Interleukin-11 (IL-11) up-regulates the proliferative and invasive capacity of many cancers. Coexpression of glycoprotein 130 (GP130) and IL-11 receptor alpha (IL-11Ralpha) is necessary for high-affinity binding of IL-11 to IL-11Ralpha. This study investigated the expression of IL-11 and role of prostaglandin F(2alpha)-F-prostanoid receptor (FP receptor) signaling in the modulation of IL-11 expression in endometrial adenocarcinoma cells. Localization of IL-11, IL-11Ralpha, and GP130 expression was performed by immunohistochemistry. IL-11 and regulator of calcineurin 1 isoform 4 (RCAN1-4) mRNA and protein expression were determined by real-time RT-PCR and/or enzyme-linked immunosorbent assay/Western blot analysis using Ishikawa endometrial adenocarcinoma cells stably expressing the FP receptor (FPS cells) and endometrial adenocarcinoma explants. IL-11 mRNA expression was significantly elevated in endometrial adenocarcinoma samples compared with normal endometrium and increased with tumor grade. IL-11 protein expression localized with FP receptor, IL-11Ralpha, and GP130 in the neoplastic glandular epithelium of endometrial adenocarcinomas. Prostaglandin F(2alpha)-FP receptor signaling significantly elevated the expression of IL-11 mRNA and protein in a Gq-protein kinase C-calcium-calcineurin-nuclear factor of activated T cells-dependent manner in FPS cells. The calcineurin signaling pathway is known to be controlled by the RCAN (RCAN1-4). Indeed, RCAN1-4 expression was significantly elevated in well-differentiated endometrial adenocarcinoma compared with normal endometrium and was found to decrease with tumor grade and negatively regulate IL-11 expression in vitro. This study has highlighted a new mechanism regulating IL-11 expression in endometrial adenocarcinoma cells by the FP receptor via the calcium-calcineurin-nuclear factor of activated T cells pathway.
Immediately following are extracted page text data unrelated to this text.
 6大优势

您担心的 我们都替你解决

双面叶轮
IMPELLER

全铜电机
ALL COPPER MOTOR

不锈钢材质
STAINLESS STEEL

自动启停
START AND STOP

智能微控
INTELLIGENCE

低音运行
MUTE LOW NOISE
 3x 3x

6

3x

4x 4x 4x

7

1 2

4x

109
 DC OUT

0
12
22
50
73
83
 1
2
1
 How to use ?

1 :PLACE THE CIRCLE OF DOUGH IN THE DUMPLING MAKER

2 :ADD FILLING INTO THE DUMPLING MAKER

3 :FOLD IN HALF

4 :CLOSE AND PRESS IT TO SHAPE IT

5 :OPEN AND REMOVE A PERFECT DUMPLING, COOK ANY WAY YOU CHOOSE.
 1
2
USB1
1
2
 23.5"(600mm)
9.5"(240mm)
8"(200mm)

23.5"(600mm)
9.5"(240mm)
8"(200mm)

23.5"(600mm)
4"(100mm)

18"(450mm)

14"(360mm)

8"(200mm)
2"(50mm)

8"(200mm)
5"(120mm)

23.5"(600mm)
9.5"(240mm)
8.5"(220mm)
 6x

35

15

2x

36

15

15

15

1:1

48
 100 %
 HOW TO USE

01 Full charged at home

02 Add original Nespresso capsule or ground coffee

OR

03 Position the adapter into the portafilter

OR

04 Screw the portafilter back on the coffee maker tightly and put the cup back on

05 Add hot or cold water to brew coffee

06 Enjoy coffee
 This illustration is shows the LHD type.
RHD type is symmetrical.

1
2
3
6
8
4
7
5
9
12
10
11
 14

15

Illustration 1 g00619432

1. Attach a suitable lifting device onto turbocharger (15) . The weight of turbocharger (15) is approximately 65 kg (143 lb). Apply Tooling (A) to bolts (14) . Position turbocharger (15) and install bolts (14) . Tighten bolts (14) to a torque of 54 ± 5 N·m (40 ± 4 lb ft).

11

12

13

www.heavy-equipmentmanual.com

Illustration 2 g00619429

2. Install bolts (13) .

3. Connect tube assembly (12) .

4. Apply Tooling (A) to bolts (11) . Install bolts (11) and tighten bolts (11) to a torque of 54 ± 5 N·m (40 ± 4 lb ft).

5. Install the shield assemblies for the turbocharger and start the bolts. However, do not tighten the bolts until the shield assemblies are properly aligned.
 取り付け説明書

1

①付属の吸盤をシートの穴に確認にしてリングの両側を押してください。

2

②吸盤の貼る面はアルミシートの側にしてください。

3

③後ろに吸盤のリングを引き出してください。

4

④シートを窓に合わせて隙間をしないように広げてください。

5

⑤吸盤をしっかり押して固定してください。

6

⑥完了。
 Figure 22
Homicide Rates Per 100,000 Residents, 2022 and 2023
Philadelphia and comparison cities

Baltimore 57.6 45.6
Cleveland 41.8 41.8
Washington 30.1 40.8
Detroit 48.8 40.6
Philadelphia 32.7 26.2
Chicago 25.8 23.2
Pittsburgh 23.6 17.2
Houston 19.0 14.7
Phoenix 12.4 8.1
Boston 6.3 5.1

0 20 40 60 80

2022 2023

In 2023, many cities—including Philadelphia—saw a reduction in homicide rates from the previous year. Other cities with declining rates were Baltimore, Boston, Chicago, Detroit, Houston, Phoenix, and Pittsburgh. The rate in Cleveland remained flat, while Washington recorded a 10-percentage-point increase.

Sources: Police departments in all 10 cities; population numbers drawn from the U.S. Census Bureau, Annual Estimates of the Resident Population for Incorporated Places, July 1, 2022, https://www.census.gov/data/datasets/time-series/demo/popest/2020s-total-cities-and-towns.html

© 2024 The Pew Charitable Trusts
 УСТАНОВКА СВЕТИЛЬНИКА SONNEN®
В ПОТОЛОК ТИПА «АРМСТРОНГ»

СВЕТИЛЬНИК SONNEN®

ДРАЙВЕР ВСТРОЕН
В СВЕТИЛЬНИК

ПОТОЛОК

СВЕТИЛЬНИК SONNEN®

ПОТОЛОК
白细胞介素-11(IL-11)上调许多癌症的增殖和侵袭能力。糖蛋白 130(GP130)和白细胞介素-11 受体 alpha(IL-11Ralpha)的共表达对于 IL-11 与 IL-11Ralpha 的高亲和力结合是必要的。本研究调查了白细胞介素-11 的表达及其在调节子宫内膜腺癌细胞中白细胞介素-11 表达中的作用,以及前列腺素 F(2alpha)-F-前列腺素受体(FP 受体)信号。通过免疫组织化学检测白细胞介素-11、白细胞介素-11 受体 alpha 和 GP130 的表达。使用稳定表达 FP 受体(FPS 细胞)和子宫内膜腺癌外植体的 Ishikawa 子宫内膜腺癌细胞,通过实时 RT-PCR 和/或酶联免疫吸附试验/Western blot 分析确定白细胞介素-11 和钙调神经磷酸酶 1 同工型 4(RCAN1-4)mRNA 和蛋白表达。与正常子宫内膜相比,子宫内膜腺癌样本中白细胞介素-11 mRNA 的表达显著升高,并随着肿瘤分级的增加而增加。白细胞介素-11 蛋白表达与 FP 受体、白细胞介素-11Ralpha 和 GP130 一起定位于子宫内膜腺癌的肿瘤腺上皮中。前列腺素 F(2alpha)-FP 受体信号通过 Gq-蛋白激酶 C-钙-钙调神经磷酸酶-活化 T 细胞核因子依赖的方式显著增加 FPS 细胞中白细胞介素-11 mRNA 和蛋白的表达。已知钙调神经磷酸酶信号通路受 RCAN(RCAN1-4)调控。事实上,与正常子宫内膜相比,高分化子宫内膜腺癌中 RCAN1-4 的表达显著升高,并发现其随着肿瘤分级的降低而降低,并在体外负调控白细胞介素-11 的表达。本研究强调了通过 FP 受体通过钙调神经磷酸酶-活化 T 细胞核因子途径调节子宫内膜腺癌细胞中白细胞介素-11 表达的新机制。